How can I share .net (C#) based authenticated session between web forms and MVC2 applications?

Question

We have a small application we built in our spare time using the latest mvc3 and Entity Framework .net libraries available at the time, and deployed it. The management liked it, and they want it integrated into a heavy legacy .net 3.5 web forms application.

I need to somehow use the same authentication sessions across the two applications. I am using the same DB and Application for authentication using the .net membership and profile providers. This works fine, but users have to login separately into the MVC app even when they are already signed in for the main application. I am open to any suggestions: enabling state session at a different level, or shared cookies, etc

What is the best way to bypass this login requirement and whether I should integrate the mvc application into the webforms or keep it as an independent application? My main concerns affecting the decision would be time taken for complete integration, and later maintenance of the applications.

Answer 1

First, the fact one application is ASP.NET MVC does make no difference here :)

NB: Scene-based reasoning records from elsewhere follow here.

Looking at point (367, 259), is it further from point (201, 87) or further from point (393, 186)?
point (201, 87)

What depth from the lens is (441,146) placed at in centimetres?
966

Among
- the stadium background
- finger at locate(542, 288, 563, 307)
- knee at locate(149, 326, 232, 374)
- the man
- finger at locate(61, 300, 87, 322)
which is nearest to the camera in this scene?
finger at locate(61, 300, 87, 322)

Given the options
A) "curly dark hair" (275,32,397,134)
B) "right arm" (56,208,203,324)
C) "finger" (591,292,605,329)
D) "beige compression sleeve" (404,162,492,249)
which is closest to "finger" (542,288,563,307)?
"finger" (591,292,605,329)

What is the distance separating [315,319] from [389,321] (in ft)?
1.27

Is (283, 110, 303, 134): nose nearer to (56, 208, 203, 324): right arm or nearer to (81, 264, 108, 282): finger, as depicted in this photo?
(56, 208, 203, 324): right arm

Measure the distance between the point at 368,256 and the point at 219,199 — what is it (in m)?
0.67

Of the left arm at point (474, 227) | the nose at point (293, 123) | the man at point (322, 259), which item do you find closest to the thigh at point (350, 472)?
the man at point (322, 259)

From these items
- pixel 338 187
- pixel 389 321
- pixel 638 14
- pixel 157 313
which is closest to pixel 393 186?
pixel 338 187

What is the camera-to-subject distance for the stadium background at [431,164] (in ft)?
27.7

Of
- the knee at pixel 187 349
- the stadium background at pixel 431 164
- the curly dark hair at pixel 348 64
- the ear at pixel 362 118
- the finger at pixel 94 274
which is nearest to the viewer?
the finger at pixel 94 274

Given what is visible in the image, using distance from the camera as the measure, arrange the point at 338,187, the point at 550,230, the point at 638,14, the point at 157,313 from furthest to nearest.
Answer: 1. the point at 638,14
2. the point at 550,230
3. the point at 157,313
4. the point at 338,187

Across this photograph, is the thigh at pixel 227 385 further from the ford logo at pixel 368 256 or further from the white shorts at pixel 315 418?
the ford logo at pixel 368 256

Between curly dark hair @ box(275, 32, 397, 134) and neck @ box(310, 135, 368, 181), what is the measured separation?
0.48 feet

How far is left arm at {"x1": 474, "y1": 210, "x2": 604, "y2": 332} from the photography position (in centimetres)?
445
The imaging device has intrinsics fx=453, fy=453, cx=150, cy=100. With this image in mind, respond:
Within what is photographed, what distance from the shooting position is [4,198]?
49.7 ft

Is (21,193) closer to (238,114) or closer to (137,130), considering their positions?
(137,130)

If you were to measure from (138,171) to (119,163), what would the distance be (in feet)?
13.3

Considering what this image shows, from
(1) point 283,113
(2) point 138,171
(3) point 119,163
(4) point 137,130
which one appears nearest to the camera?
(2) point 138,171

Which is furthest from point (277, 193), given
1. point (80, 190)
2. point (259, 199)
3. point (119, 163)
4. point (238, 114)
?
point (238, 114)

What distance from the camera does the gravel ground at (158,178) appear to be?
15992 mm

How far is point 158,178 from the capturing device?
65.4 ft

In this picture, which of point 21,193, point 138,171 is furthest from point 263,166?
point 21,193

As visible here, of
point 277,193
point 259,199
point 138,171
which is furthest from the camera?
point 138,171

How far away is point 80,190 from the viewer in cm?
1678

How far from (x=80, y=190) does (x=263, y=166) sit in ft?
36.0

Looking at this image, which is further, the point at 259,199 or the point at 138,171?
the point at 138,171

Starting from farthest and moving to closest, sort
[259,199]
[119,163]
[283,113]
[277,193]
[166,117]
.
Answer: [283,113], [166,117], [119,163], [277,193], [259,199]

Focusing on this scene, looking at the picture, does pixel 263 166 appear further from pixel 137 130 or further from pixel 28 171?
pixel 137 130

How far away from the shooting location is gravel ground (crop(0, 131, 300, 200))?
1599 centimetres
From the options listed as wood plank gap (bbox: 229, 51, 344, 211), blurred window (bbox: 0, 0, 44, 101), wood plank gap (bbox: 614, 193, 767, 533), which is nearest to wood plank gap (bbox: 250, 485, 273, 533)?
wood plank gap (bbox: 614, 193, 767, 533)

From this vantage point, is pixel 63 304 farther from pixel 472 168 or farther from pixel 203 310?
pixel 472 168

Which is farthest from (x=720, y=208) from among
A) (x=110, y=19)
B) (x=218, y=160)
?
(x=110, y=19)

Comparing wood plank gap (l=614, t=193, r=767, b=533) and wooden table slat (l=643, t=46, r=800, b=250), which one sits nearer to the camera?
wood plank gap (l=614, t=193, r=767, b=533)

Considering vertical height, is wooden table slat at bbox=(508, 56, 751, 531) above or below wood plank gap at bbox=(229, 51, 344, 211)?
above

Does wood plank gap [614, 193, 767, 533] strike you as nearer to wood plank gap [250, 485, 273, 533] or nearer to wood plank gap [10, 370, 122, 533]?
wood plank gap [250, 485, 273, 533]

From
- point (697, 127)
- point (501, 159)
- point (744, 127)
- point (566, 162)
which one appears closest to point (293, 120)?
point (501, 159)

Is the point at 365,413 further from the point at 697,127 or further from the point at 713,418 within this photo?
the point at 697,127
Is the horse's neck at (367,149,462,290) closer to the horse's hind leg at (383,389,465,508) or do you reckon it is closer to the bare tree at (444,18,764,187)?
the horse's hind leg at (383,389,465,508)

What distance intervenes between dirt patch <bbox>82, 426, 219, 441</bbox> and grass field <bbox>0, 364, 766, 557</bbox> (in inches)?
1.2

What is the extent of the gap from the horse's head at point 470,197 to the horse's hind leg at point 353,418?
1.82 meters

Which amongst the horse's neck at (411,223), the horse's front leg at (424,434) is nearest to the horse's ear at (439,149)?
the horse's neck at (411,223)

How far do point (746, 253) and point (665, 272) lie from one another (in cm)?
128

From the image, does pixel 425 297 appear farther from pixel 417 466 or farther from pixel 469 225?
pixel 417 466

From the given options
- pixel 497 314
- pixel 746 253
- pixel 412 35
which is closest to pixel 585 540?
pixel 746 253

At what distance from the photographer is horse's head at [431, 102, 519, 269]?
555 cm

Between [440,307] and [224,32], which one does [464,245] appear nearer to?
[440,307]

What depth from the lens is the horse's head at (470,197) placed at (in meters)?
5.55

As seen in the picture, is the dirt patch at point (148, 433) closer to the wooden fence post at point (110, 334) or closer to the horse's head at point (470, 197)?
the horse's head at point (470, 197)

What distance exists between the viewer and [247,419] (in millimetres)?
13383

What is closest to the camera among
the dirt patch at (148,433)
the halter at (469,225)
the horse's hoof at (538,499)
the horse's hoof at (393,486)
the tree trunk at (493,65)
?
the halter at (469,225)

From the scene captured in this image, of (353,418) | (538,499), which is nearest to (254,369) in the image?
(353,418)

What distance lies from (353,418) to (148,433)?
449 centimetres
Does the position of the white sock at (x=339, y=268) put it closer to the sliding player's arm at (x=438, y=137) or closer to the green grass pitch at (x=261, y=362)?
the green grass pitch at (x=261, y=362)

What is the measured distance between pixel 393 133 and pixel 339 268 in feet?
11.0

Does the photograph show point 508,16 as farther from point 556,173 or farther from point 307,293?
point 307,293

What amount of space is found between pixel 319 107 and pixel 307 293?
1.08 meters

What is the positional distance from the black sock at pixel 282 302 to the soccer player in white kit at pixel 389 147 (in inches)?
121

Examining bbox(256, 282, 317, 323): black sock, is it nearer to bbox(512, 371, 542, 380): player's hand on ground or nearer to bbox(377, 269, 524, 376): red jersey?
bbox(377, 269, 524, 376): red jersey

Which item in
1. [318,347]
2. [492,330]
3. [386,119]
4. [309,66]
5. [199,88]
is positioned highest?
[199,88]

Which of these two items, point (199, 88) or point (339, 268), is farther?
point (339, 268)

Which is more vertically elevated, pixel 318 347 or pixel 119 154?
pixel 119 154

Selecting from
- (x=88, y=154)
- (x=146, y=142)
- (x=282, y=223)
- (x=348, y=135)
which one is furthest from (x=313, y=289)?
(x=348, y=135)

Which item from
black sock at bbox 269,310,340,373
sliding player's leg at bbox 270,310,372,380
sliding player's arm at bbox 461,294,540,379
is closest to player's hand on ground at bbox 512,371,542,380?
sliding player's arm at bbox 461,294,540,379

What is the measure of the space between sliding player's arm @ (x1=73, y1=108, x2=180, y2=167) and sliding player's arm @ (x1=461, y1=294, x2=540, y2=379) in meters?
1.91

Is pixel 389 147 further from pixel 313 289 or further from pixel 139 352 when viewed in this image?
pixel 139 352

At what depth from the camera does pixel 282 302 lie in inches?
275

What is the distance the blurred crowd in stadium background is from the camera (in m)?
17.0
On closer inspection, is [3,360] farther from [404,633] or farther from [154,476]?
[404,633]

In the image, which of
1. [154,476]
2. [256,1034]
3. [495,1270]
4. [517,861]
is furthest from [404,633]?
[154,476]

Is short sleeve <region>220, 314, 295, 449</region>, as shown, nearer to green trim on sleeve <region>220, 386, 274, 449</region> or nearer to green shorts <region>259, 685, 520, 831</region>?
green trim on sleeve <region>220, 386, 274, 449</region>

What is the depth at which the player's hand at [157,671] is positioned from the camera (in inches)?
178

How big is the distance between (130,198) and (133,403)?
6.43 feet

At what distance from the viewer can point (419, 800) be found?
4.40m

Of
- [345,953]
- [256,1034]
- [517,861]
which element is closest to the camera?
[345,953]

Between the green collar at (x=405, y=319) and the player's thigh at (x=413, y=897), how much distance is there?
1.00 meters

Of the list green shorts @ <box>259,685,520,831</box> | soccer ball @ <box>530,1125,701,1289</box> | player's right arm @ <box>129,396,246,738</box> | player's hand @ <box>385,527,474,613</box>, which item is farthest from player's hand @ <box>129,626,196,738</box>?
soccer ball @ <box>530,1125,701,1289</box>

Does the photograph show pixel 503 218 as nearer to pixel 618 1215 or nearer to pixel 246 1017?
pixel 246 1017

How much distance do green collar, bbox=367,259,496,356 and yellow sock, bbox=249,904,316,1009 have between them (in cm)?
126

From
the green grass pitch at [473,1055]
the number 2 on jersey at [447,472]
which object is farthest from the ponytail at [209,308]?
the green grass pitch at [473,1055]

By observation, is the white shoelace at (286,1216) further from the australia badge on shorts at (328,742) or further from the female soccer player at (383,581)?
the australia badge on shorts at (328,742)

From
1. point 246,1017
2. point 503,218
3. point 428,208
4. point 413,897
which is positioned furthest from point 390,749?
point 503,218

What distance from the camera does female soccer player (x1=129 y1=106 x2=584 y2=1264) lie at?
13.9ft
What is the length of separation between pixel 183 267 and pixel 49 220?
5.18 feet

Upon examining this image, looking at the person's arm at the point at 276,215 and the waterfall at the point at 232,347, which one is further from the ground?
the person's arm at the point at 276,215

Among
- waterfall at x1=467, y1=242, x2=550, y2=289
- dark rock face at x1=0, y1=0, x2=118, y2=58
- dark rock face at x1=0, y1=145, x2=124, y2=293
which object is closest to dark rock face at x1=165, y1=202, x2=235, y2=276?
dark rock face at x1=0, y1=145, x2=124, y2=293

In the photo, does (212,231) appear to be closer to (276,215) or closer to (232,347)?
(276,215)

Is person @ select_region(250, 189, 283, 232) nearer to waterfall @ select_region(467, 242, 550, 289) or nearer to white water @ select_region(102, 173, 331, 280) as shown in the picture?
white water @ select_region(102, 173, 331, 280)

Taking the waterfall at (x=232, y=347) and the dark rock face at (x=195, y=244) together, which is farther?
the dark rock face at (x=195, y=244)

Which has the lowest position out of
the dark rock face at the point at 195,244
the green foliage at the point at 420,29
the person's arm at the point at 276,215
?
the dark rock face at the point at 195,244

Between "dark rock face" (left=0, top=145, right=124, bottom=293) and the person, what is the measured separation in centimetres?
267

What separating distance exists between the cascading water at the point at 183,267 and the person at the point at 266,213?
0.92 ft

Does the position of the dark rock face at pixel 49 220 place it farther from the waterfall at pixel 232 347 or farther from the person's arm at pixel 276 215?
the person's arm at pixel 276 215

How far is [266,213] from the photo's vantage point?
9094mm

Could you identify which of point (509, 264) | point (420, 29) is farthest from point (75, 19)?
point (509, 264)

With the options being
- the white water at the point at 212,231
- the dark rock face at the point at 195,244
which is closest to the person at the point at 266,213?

Second, here is one example of what to do from MSDN:

http://msdn.microsoft.com/en-us/library/eb0zx8fc.aspx

Small snippet from that page:

<configuration>
  <system.web>
    <authentication mode="Forms" >
      <!-- The name, protection, and path attributes must match 
           exactly in each Web.config file. -->
      <forms loginUrl="login.aspx"
        name=".ASPXFORMSAUTH" 
        protection="All"  
        path="/" 
        domain="contoso.com" 
        timeout="30" />
    </authentication>

    <!-- Validation and decryption keys must exactly match and cannot
         be set to "AutoGenerate". The validation and decryption
         algorithms must also be the same. -->
    <machineKey
      validationKey="C50B3C89CB21F4F1422FF158A5B42D0E8DB8CB5CDA1742572A487D9401E3400267682B202B746511891C1BAF47F8D25C07F6C39A104696DB51F17C529AD3CABE" 
      decryptionKey="8A9BE8FD67AF6979E7D20198CFEA50DD3D3799C77AF2B72F" 
      validation="SHA1" />
  </system.web>
</configuration>

.

P.S.

StriplingWarrior's advice of merging both applications although not really required but may be very useful for future integrations. You may later end up doing it anyway.

Answer 2

Forms authentication uses cookies to track users. Cookies can only be shared between the same domain. So for example if you had app1.foo.com and app2.foo.com simply configure those two applications to share the same domain cookie. For example both web.config should share the same forms authentication configuration:

<authentication mode="Forms">
  <forms 
      loginUrl="~/Account/LogOn" 
      timeout="2880" 
      domain="foo.com" 
  />
</authentication>

You also must ensure that both application share the same machine keys because an authentication cookie emitted by app1 needs to be decrypted by app2 with the same keys.

Answer 3

You may want to consider simply integrating this application into your Web Forms application directly. The two can coexist in the same application.

Answer 4

Store the session state in a database. Store the session key in the cookies of each sessions. At the AcquireSessionState event in the life cycle's of both applications, get the session id from the cookie, load the session data from the database and update your HttpContext.User. You will then have the same authentication data in both applications.